A Strategic Approach to Day 2 Network Operations
Day 2 operations must become smarter and less labor-intensive. Rather than managing specific trouble tickets as if they were unique or focusing on maintaining the health of specific devices, strategic and highly effective Day 2 Network Management is centered around maintaining the overall business and application goals, or intents, of the network since it is the application and business services that define actual success, not the health of devices. For example, applications like Voice-over-IP have specific needs of the network that must be met for calls to sound good. Modernizing Day 2 network operations is a fairly simple process once the desire to do so has been established.
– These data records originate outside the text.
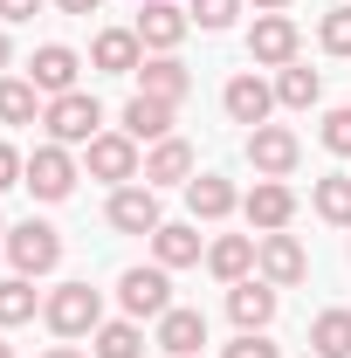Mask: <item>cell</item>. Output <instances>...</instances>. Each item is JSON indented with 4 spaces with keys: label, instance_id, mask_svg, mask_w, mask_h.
<instances>
[{
    "label": "cell",
    "instance_id": "obj_31",
    "mask_svg": "<svg viewBox=\"0 0 351 358\" xmlns=\"http://www.w3.org/2000/svg\"><path fill=\"white\" fill-rule=\"evenodd\" d=\"M317 138H324V152H338V159H351V103H345V110H331Z\"/></svg>",
    "mask_w": 351,
    "mask_h": 358
},
{
    "label": "cell",
    "instance_id": "obj_27",
    "mask_svg": "<svg viewBox=\"0 0 351 358\" xmlns=\"http://www.w3.org/2000/svg\"><path fill=\"white\" fill-rule=\"evenodd\" d=\"M310 352L317 358H351V310H324L310 324Z\"/></svg>",
    "mask_w": 351,
    "mask_h": 358
},
{
    "label": "cell",
    "instance_id": "obj_22",
    "mask_svg": "<svg viewBox=\"0 0 351 358\" xmlns=\"http://www.w3.org/2000/svg\"><path fill=\"white\" fill-rule=\"evenodd\" d=\"M124 138H173V103H159V96H131L124 103Z\"/></svg>",
    "mask_w": 351,
    "mask_h": 358
},
{
    "label": "cell",
    "instance_id": "obj_5",
    "mask_svg": "<svg viewBox=\"0 0 351 358\" xmlns=\"http://www.w3.org/2000/svg\"><path fill=\"white\" fill-rule=\"evenodd\" d=\"M117 303H124V317H166L173 310L166 268H124V275H117Z\"/></svg>",
    "mask_w": 351,
    "mask_h": 358
},
{
    "label": "cell",
    "instance_id": "obj_6",
    "mask_svg": "<svg viewBox=\"0 0 351 358\" xmlns=\"http://www.w3.org/2000/svg\"><path fill=\"white\" fill-rule=\"evenodd\" d=\"M83 152H89V173L103 179V186H131V179H138V138H124V131H96Z\"/></svg>",
    "mask_w": 351,
    "mask_h": 358
},
{
    "label": "cell",
    "instance_id": "obj_8",
    "mask_svg": "<svg viewBox=\"0 0 351 358\" xmlns=\"http://www.w3.org/2000/svg\"><path fill=\"white\" fill-rule=\"evenodd\" d=\"M296 152H303V145H296L289 124H255V131H248V159H255L262 179H282L289 166H296Z\"/></svg>",
    "mask_w": 351,
    "mask_h": 358
},
{
    "label": "cell",
    "instance_id": "obj_3",
    "mask_svg": "<svg viewBox=\"0 0 351 358\" xmlns=\"http://www.w3.org/2000/svg\"><path fill=\"white\" fill-rule=\"evenodd\" d=\"M7 255H14V275H48L62 262V234L48 221H21V227H7Z\"/></svg>",
    "mask_w": 351,
    "mask_h": 358
},
{
    "label": "cell",
    "instance_id": "obj_25",
    "mask_svg": "<svg viewBox=\"0 0 351 358\" xmlns=\"http://www.w3.org/2000/svg\"><path fill=\"white\" fill-rule=\"evenodd\" d=\"M324 96V76L303 69V62H282V76H275V103H289V110H310Z\"/></svg>",
    "mask_w": 351,
    "mask_h": 358
},
{
    "label": "cell",
    "instance_id": "obj_20",
    "mask_svg": "<svg viewBox=\"0 0 351 358\" xmlns=\"http://www.w3.org/2000/svg\"><path fill=\"white\" fill-rule=\"evenodd\" d=\"M159 345H166L173 358H193L200 345H207V317L200 310H166L159 317Z\"/></svg>",
    "mask_w": 351,
    "mask_h": 358
},
{
    "label": "cell",
    "instance_id": "obj_41",
    "mask_svg": "<svg viewBox=\"0 0 351 358\" xmlns=\"http://www.w3.org/2000/svg\"><path fill=\"white\" fill-rule=\"evenodd\" d=\"M0 234H7V221H0Z\"/></svg>",
    "mask_w": 351,
    "mask_h": 358
},
{
    "label": "cell",
    "instance_id": "obj_10",
    "mask_svg": "<svg viewBox=\"0 0 351 358\" xmlns=\"http://www.w3.org/2000/svg\"><path fill=\"white\" fill-rule=\"evenodd\" d=\"M110 227H124V234H159V186H117L110 193Z\"/></svg>",
    "mask_w": 351,
    "mask_h": 358
},
{
    "label": "cell",
    "instance_id": "obj_7",
    "mask_svg": "<svg viewBox=\"0 0 351 358\" xmlns=\"http://www.w3.org/2000/svg\"><path fill=\"white\" fill-rule=\"evenodd\" d=\"M255 262H262V282H275V289H289V282H303V275H310V255H303L296 234H262Z\"/></svg>",
    "mask_w": 351,
    "mask_h": 358
},
{
    "label": "cell",
    "instance_id": "obj_17",
    "mask_svg": "<svg viewBox=\"0 0 351 358\" xmlns=\"http://www.w3.org/2000/svg\"><path fill=\"white\" fill-rule=\"evenodd\" d=\"M186 173H193V145L186 138H159L152 159H145V186H186Z\"/></svg>",
    "mask_w": 351,
    "mask_h": 358
},
{
    "label": "cell",
    "instance_id": "obj_24",
    "mask_svg": "<svg viewBox=\"0 0 351 358\" xmlns=\"http://www.w3.org/2000/svg\"><path fill=\"white\" fill-rule=\"evenodd\" d=\"M89 338H96V345H89L96 358H145V331H138L131 317H117V324H96Z\"/></svg>",
    "mask_w": 351,
    "mask_h": 358
},
{
    "label": "cell",
    "instance_id": "obj_40",
    "mask_svg": "<svg viewBox=\"0 0 351 358\" xmlns=\"http://www.w3.org/2000/svg\"><path fill=\"white\" fill-rule=\"evenodd\" d=\"M0 358H14V345H0Z\"/></svg>",
    "mask_w": 351,
    "mask_h": 358
},
{
    "label": "cell",
    "instance_id": "obj_26",
    "mask_svg": "<svg viewBox=\"0 0 351 358\" xmlns=\"http://www.w3.org/2000/svg\"><path fill=\"white\" fill-rule=\"evenodd\" d=\"M35 117H42V90L28 76H7L0 83V124H35Z\"/></svg>",
    "mask_w": 351,
    "mask_h": 358
},
{
    "label": "cell",
    "instance_id": "obj_28",
    "mask_svg": "<svg viewBox=\"0 0 351 358\" xmlns=\"http://www.w3.org/2000/svg\"><path fill=\"white\" fill-rule=\"evenodd\" d=\"M317 214L324 221H338V227H351V173H331V179H317Z\"/></svg>",
    "mask_w": 351,
    "mask_h": 358
},
{
    "label": "cell",
    "instance_id": "obj_15",
    "mask_svg": "<svg viewBox=\"0 0 351 358\" xmlns=\"http://www.w3.org/2000/svg\"><path fill=\"white\" fill-rule=\"evenodd\" d=\"M138 48H145V42H138V28H103L96 48H89V62H96L103 76H138V62H145Z\"/></svg>",
    "mask_w": 351,
    "mask_h": 358
},
{
    "label": "cell",
    "instance_id": "obj_21",
    "mask_svg": "<svg viewBox=\"0 0 351 358\" xmlns=\"http://www.w3.org/2000/svg\"><path fill=\"white\" fill-rule=\"evenodd\" d=\"M186 207H193V221H220V214H234V186L220 173H200L186 179Z\"/></svg>",
    "mask_w": 351,
    "mask_h": 358
},
{
    "label": "cell",
    "instance_id": "obj_33",
    "mask_svg": "<svg viewBox=\"0 0 351 358\" xmlns=\"http://www.w3.org/2000/svg\"><path fill=\"white\" fill-rule=\"evenodd\" d=\"M220 358H275V345H268L262 331H241V338H234V345H227Z\"/></svg>",
    "mask_w": 351,
    "mask_h": 358
},
{
    "label": "cell",
    "instance_id": "obj_29",
    "mask_svg": "<svg viewBox=\"0 0 351 358\" xmlns=\"http://www.w3.org/2000/svg\"><path fill=\"white\" fill-rule=\"evenodd\" d=\"M35 317V275H7L0 282V324H28Z\"/></svg>",
    "mask_w": 351,
    "mask_h": 358
},
{
    "label": "cell",
    "instance_id": "obj_19",
    "mask_svg": "<svg viewBox=\"0 0 351 358\" xmlns=\"http://www.w3.org/2000/svg\"><path fill=\"white\" fill-rule=\"evenodd\" d=\"M193 90V76L179 69L173 55H159V62H138V96H159V103H179Z\"/></svg>",
    "mask_w": 351,
    "mask_h": 358
},
{
    "label": "cell",
    "instance_id": "obj_14",
    "mask_svg": "<svg viewBox=\"0 0 351 358\" xmlns=\"http://www.w3.org/2000/svg\"><path fill=\"white\" fill-rule=\"evenodd\" d=\"M220 103H227V117H234V124H248V131H255V124H268V110H275V90H268L262 76H234V83L220 90Z\"/></svg>",
    "mask_w": 351,
    "mask_h": 358
},
{
    "label": "cell",
    "instance_id": "obj_18",
    "mask_svg": "<svg viewBox=\"0 0 351 358\" xmlns=\"http://www.w3.org/2000/svg\"><path fill=\"white\" fill-rule=\"evenodd\" d=\"M207 268H214L220 282H248V268H255V234H220L214 248H207Z\"/></svg>",
    "mask_w": 351,
    "mask_h": 358
},
{
    "label": "cell",
    "instance_id": "obj_34",
    "mask_svg": "<svg viewBox=\"0 0 351 358\" xmlns=\"http://www.w3.org/2000/svg\"><path fill=\"white\" fill-rule=\"evenodd\" d=\"M21 173H28V159H21L14 145H0V193H7V186H14Z\"/></svg>",
    "mask_w": 351,
    "mask_h": 358
},
{
    "label": "cell",
    "instance_id": "obj_32",
    "mask_svg": "<svg viewBox=\"0 0 351 358\" xmlns=\"http://www.w3.org/2000/svg\"><path fill=\"white\" fill-rule=\"evenodd\" d=\"M234 14H241V0H193V21H200V28H227V21H234Z\"/></svg>",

First, a foundational digital twin of the network can be implemented with auto-discovery and traffic flow in real time. Second, the set of business applications can be identified with the network requirements of each articulated and captured as a required intent. Automation can then be applied to this model to maintain the long list of business intents.
The result of this new approach to Day 2 network operations is greater operational efficiency, reduced costs and risk, reduced Mean Time to Recovery, fewer outages, less downtime, and a reduction in needed headcount as the organization grows and expands.
The old way of manual, brute force network management simply can’t keep up with the pace of change in modern networks and the macro changes that have occurred. Now is the time to take a deep hard look at how your operational plan is being executed today and start looking into how automation can be deployed within your operational best practices to reduce the drag. Those organizations that take no action will be faced with rising costs and higher service delivery business risk.
Song Pang is the SVP of Engineering at NetBrain Technologies.